« Il y a une fatalité unique qui est la mort et en dehors de quoi il n'y a plus de fatalité. Dans l'espace de temps qui va de la naissance à la mort, rien n'est fixé : on peut tout changer et même arrêter la guerre et même maintenir la paix, si on le veut assez, beaucoup et longtemps. »
(Camus Carnets septembre 39)
Soulignons, on en a besoin : si on le veut assez, beaucoup et longtemps.
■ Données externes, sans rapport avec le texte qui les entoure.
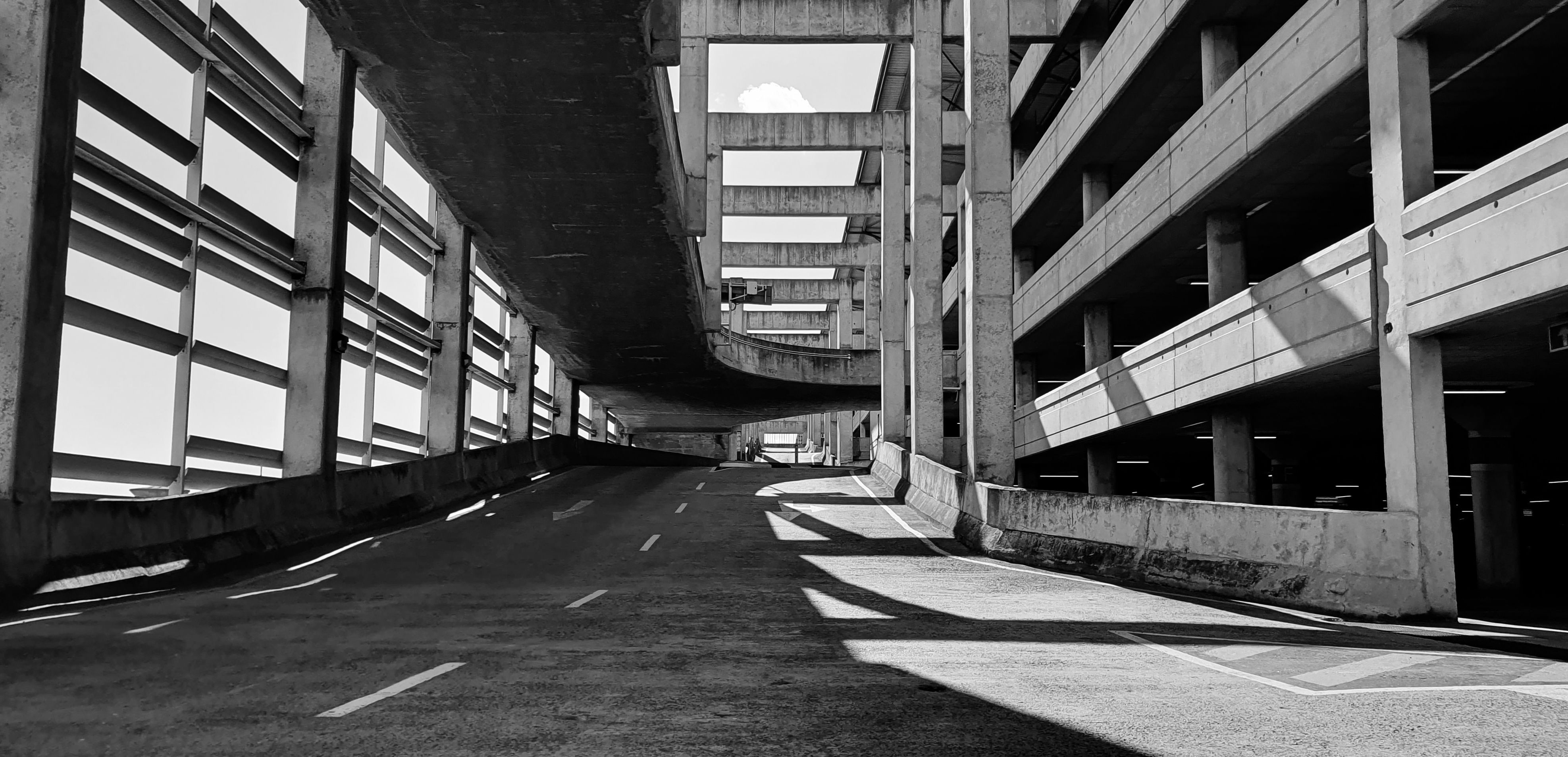 Parkhausauffahrt in schwarz-wei&szlig;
On voit ici Camus, après l'intense écoeurement qui l'a saisi en ce début de guerre, se ressaisir grâce à ses convictions existentialistes. On le voit faire appel au volontarisme contre la fatalité. Et aussi contre ses sentiments spontanés :
« Règle : chercher d'abord ce qu'il y a de valable dans chaque homme. »
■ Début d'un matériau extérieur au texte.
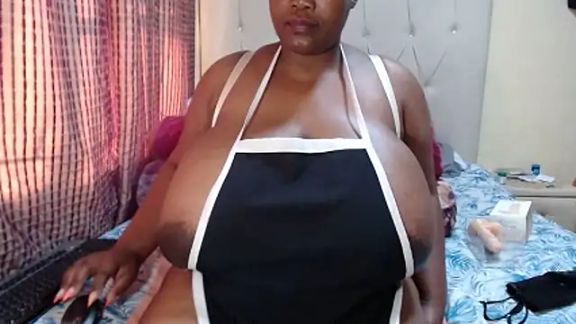 CHOCOLATEDARKBUSTYX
Ce qu'il y a de valable dans chaque homme. Je souligne encore l'emploi du mot homme*, en le mettant en regard d'une phrase dans les citations de la dernière fois : Cette haine et cette violence qu'on sent déjà monter chez les êtres.
J'ai un peu l'impression que quand il accuse les défauts, il hésite à parler d'hommes. D'où cet emploi, rare chez lui, du mot être : histoire de diluer la responsabilité. Mais si un humain se ressaisit, qu'on puisse trouver chez lui du valable, alors il mérite à nouveau qu'on dise de lui : c'est un homme.
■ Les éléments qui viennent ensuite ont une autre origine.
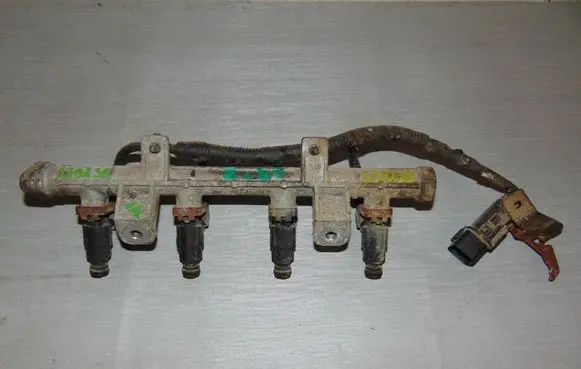 Hyundai Getz Fuel main line pipe 3530402800
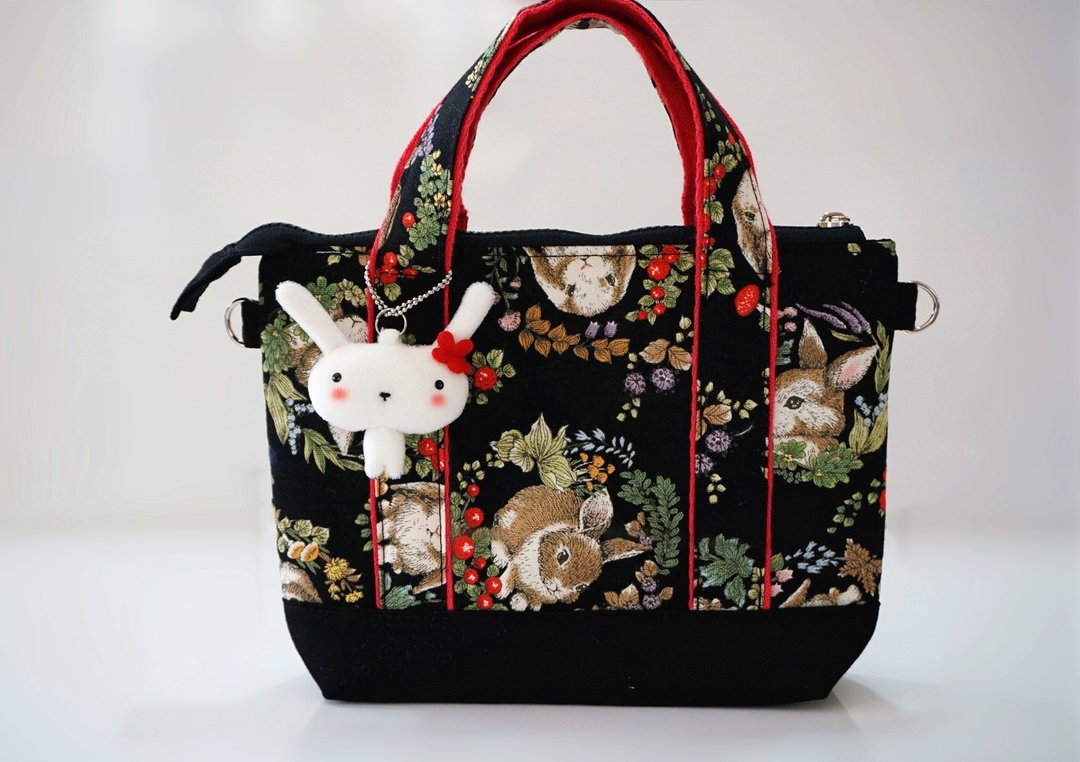 Bucute 华丽布萝兔随时滑手机小小包/出国旅行/手作/日本 印花布 - 其他 - 聚酯纤维 橘色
Je suis féministe convaincue certes, mais pas du genre à dénigrer pour autant tous les hommes. Cependant je dois dire que je suis agacée, chez Camus, par l'impensé sur ce point du rapport des genres, son manque de recul sur un phallocentrisme tranquille.
Bon question d'époque bien sûr, et aussi de formation philosophique au contact des philosophes grecs, pour qui la pensée, l'honneur, la dignité c'est un truc de mec …
... Sauf que : les guerres qu'il y a sur le feu, ce sont des hommes ou des femmes qui les ont initiées ? Je dis ça je dis rien.
En conclusion : la haine et la violence, les femmes n'y échappent pas certes, mais souligner ce qu'il y a de valable dans chaque homme, ça vaut aussi pour chaque femme.